→ **Exercise materials**
·····

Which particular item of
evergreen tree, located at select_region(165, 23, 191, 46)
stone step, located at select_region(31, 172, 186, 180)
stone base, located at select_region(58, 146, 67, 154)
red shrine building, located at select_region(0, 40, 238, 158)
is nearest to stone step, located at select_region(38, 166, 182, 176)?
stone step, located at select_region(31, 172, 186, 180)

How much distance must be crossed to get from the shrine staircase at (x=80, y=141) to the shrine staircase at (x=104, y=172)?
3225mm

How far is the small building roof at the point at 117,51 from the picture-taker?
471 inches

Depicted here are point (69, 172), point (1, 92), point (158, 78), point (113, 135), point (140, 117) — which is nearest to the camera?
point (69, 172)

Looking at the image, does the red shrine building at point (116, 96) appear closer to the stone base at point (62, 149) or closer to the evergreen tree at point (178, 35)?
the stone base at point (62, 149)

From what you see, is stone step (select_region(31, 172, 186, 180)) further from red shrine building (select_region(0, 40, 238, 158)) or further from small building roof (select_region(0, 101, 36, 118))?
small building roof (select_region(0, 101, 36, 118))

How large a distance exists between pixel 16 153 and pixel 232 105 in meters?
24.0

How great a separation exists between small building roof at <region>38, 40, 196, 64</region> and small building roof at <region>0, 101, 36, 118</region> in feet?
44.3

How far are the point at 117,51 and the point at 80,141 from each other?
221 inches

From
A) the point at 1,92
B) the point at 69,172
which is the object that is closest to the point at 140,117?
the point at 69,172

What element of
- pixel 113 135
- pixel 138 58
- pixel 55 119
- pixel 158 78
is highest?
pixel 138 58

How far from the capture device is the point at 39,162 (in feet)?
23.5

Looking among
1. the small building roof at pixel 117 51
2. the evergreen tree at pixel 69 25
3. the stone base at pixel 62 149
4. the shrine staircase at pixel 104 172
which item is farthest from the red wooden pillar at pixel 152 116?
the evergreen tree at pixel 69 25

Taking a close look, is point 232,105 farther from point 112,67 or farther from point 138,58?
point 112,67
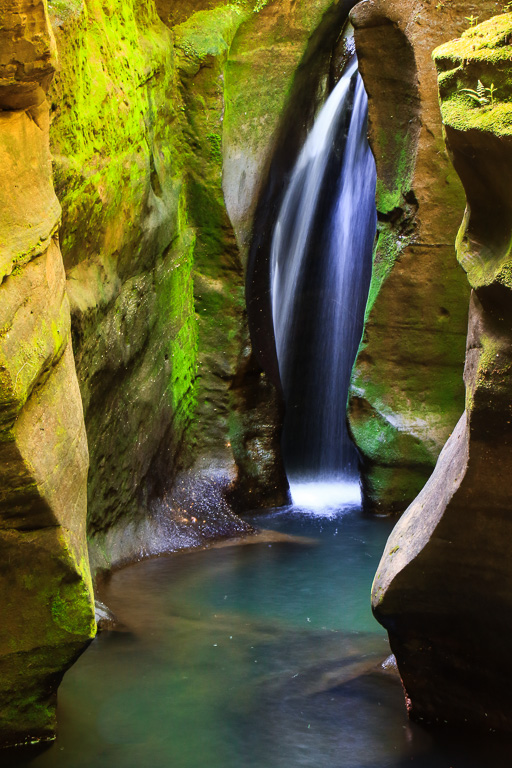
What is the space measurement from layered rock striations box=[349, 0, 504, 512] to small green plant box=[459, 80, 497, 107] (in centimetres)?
510

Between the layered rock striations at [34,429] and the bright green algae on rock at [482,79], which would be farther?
the layered rock striations at [34,429]

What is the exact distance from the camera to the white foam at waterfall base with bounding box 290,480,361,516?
28.7 feet

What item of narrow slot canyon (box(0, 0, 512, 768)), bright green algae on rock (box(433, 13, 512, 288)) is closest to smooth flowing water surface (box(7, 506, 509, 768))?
narrow slot canyon (box(0, 0, 512, 768))

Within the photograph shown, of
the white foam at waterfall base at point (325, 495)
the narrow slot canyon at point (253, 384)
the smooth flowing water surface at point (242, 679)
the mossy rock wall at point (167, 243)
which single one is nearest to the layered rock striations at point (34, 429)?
the narrow slot canyon at point (253, 384)

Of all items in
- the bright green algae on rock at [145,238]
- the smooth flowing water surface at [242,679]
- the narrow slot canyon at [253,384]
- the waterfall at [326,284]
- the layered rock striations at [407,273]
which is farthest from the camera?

·····

→ **What to work on**
Print out the whole of the material word for word, without pictures.

→ **Response**
Which particular item of
evergreen tree, located at select_region(165, 23, 191, 46)
stone step, located at select_region(31, 172, 186, 180)
stone base, located at select_region(58, 146, 67, 154)
red shrine building, located at select_region(0, 40, 238, 158)
is nearest to stone step, located at select_region(38, 166, 182, 176)?
stone step, located at select_region(31, 172, 186, 180)

How much distance must be crossed to get from the shrine staircase at (x=80, y=141) to the shrine staircase at (x=104, y=172)?
3225mm

How far is the small building roof at the point at 117,51 from the picture-taker?
471 inches

Depicted here are point (69, 172), point (1, 92), point (158, 78), point (113, 135), point (140, 117) — which is nearest to the camera?
point (69, 172)

Looking at the image, does the red shrine building at point (116, 96) appear closer to the stone base at point (62, 149) or closer to the evergreen tree at point (178, 35)?
the stone base at point (62, 149)

From what you see, is stone step (select_region(31, 172, 186, 180)) further from red shrine building (select_region(0, 40, 238, 158)) or further from small building roof (select_region(0, 101, 36, 118))?
small building roof (select_region(0, 101, 36, 118))

How large a distance exists between pixel 16 153 and pixel 232 105 in meters?
24.0

How great a separation exists between small building roof at <region>38, 40, 196, 64</region> and small building roof at <region>0, 101, 36, 118</region> in feet?
44.3

How far are the point at 117,51 and the point at 80,141 from each other?
221 inches

From
A) the point at 1,92
B) the point at 69,172
which is the object that is closest to the point at 140,117?
the point at 69,172

What element of
- pixel 113 135
- pixel 138 58
- pixel 55 119
- pixel 158 78
is highest?
pixel 138 58

How far from the capture device is the point at 39,162 (in feet)?
23.5

Looking among
1. the small building roof at pixel 117 51
2. the evergreen tree at pixel 69 25
3. the stone base at pixel 62 149
4. the shrine staircase at pixel 104 172
which item is farthest from the red wooden pillar at pixel 152 116?
the evergreen tree at pixel 69 25

Taking a close look, is point 232,105 farther from point 112,67 or farther from point 138,58?
point 112,67
What is the space measurement from layered rock striations box=[349, 0, 504, 512] to small green plant box=[459, 80, 497, 107] (in centimetres)?
510

Between the layered rock striations at [34,429] and the bright green algae on rock at [482,79], which would be farther?
the layered rock striations at [34,429]

What is the exact distance from the camera to the white foam at waterfall base with bounding box 290,480,361,516?
28.7 feet

What item of narrow slot canyon (box(0, 0, 512, 768)), bright green algae on rock (box(433, 13, 512, 288)) is closest to smooth flowing water surface (box(7, 506, 509, 768))?
narrow slot canyon (box(0, 0, 512, 768))

Within the photograph shown, of
the white foam at waterfall base at point (325, 495)
the narrow slot canyon at point (253, 384)
the smooth flowing water surface at point (242, 679)
the mossy rock wall at point (167, 243)
which single one is nearest to the layered rock striations at point (34, 429)?
the narrow slot canyon at point (253, 384)

Of all items in
- the bright green algae on rock at [145,238]
- the smooth flowing water surface at [242,679]
- the narrow slot canyon at [253,384]
- the waterfall at [326,284]
- the layered rock striations at [407,273]
which is farthest from the camera?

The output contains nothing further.